Concerning the Bellboy

The milkmaid in Vermeer’s paintings with the
shabby blue apron, the look of bitter
romance washing her face with a gray simplicity;

perhaps it was the shepherd’s son who had never
returned her simplest fears, or perhaps just the
pyrite complexion of Lord Donahue’s oldest

nephew, her mind elsewhere as tallow clings to
wrinkles in her work. Ground anise, sharp
lavender in quiet haste while the outside

world revives its frenzied pulse; oh what a
pleasure to see the new candles just as
the lady suggested. Perhaps now the

soft smell of emptiness formerly kicked
under the tin wash basin returns up
the sleeve of the coxcomb that evening.

Greg Veitch is an upcoming writer in Guilford, Connecticut. So far he has only been published in a few small literary magazines, one of which belongs to his high school. Do not overlook him though--just because he has not been recognized to a great extent does not mean his writing is anything less than mind-numbingly exciting. (He may simply be a bit shy.)

(author retains copyright)


Stephen Williams

In A Dark Time

In a dark time
within us and here,
we smooth ourselves over
with oil and gossip.

Beating our heels into the floor music,
paying more with less

Whistling old songs
like they'll save us.

Give us that shot,
vaccine against swine
boiled in the underworld.

There's not enough
lighthouses to cast light over the dying sea.
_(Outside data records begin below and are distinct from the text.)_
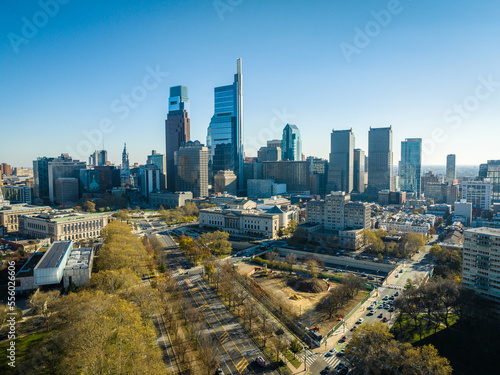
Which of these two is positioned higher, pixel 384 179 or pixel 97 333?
pixel 384 179

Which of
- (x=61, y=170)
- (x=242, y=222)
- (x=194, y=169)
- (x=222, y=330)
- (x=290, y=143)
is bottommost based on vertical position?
(x=222, y=330)

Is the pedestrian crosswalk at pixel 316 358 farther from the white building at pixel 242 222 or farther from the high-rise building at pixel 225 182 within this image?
the high-rise building at pixel 225 182

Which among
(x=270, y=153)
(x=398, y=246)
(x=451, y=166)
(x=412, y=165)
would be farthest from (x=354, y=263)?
(x=451, y=166)

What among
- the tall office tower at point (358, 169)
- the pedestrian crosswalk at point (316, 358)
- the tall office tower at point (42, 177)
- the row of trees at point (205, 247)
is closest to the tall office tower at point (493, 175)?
the tall office tower at point (358, 169)

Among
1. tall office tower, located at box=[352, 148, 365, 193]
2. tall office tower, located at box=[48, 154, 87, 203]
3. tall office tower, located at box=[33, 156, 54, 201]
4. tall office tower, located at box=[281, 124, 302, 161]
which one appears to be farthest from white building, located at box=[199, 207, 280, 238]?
tall office tower, located at box=[281, 124, 302, 161]

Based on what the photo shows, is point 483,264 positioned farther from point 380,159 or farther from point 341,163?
point 380,159

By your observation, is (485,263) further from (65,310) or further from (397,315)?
(65,310)

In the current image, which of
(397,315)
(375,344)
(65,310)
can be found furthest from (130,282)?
(397,315)
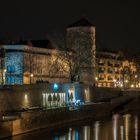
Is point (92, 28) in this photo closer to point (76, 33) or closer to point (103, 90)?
point (76, 33)

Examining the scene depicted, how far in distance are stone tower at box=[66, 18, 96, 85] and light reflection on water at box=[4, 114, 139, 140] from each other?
31.0m

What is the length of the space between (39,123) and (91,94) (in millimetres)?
26984

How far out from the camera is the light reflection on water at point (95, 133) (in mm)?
44031

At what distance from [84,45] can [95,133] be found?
45171mm

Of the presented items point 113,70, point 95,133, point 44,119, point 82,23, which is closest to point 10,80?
point 82,23

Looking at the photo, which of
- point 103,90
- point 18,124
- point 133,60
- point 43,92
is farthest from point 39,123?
point 133,60

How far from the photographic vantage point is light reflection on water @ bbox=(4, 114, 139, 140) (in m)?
44.0

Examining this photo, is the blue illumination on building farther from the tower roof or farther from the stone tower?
the tower roof

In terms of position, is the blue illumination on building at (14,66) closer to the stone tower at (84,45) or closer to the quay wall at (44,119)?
the stone tower at (84,45)

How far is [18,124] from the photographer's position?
4538cm

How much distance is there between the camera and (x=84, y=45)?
91.2 metres

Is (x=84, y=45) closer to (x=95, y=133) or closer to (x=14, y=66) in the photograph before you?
(x=14, y=66)

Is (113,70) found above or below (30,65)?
above

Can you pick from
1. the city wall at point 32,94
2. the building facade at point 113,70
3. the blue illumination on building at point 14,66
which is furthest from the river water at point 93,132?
the building facade at point 113,70
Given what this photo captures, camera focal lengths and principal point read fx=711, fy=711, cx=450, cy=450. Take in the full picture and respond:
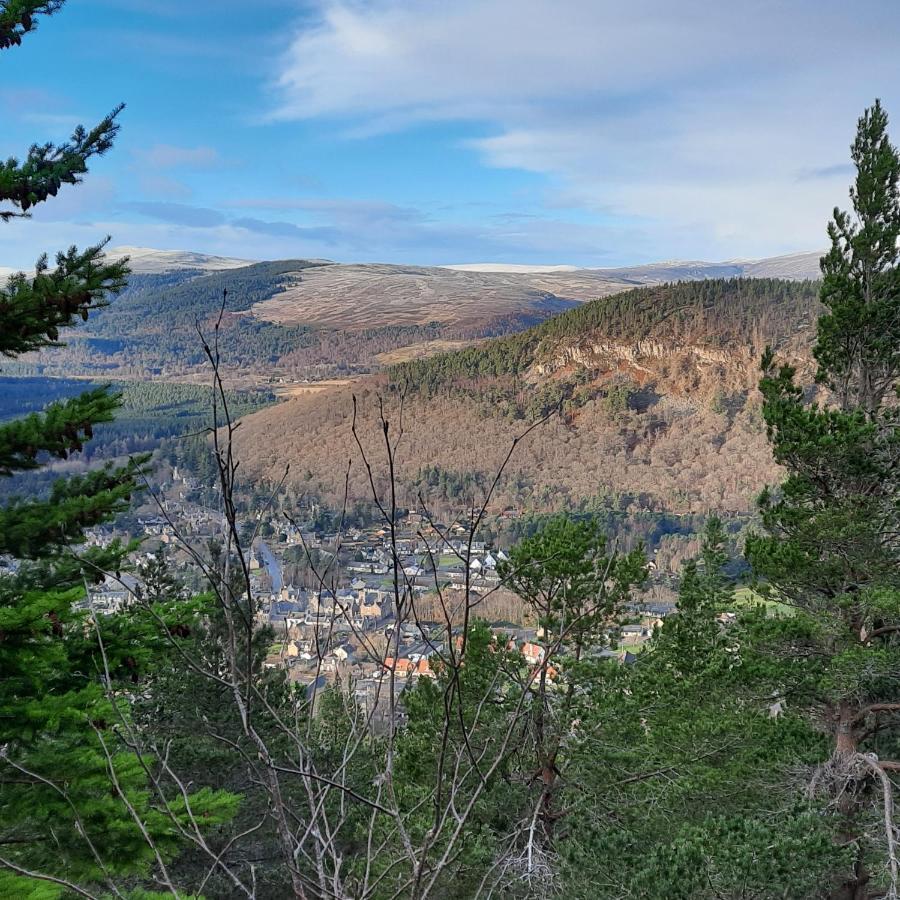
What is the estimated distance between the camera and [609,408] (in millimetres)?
61906

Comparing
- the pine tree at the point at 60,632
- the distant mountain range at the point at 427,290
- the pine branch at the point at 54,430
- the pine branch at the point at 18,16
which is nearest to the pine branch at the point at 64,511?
the pine tree at the point at 60,632

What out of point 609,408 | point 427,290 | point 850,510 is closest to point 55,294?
point 850,510

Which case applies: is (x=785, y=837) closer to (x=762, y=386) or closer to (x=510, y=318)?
(x=762, y=386)

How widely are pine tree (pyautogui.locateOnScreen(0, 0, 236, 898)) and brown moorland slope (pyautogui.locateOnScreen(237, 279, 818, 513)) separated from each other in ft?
147

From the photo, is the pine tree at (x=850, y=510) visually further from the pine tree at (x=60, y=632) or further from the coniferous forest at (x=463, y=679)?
the pine tree at (x=60, y=632)

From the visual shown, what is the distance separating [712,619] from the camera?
7.69 m

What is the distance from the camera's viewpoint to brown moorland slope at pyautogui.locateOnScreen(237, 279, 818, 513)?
52.9m

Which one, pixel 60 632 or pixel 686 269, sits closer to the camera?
pixel 60 632

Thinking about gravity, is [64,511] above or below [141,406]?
above

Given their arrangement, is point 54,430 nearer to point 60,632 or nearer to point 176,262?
point 60,632

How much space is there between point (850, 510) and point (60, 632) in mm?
5316

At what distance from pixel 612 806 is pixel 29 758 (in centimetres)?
487

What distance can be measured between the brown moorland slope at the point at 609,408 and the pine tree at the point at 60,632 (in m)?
44.8

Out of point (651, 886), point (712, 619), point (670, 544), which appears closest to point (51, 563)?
point (651, 886)
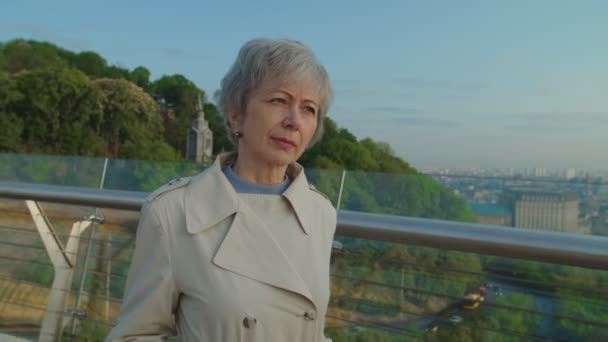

The fires are burning California.

Where's the great Kennedy from yesterday?

Only Dylan still has a spark to share.

We should march for something...

We're in a vacuum of overpopulation,
soulless mass,

in a dark time.

Stephen Jarrell Williams loves to write, listen to his music, and dance late into the night. He was born in Fort Belvoir, Virginia. His parents are native Texans. He has lived most of his life in California. His poetry has appeared in Anthology, Avocet, Blue Collar Review, The Broome Review, Byline Magazine, Chronogram Magazine, Eskimo Pie, Fissure Magazine, Freefall, Haight Ashbury Literary Journal, Hawaii Review, HUNGUR, Liquid Imagination, Nerve Cowboy, Mirror Dance, POEM, Poesia, Posey, protestpoems.org, Purpose, REAL, Tales from the Moonlit Path, and others.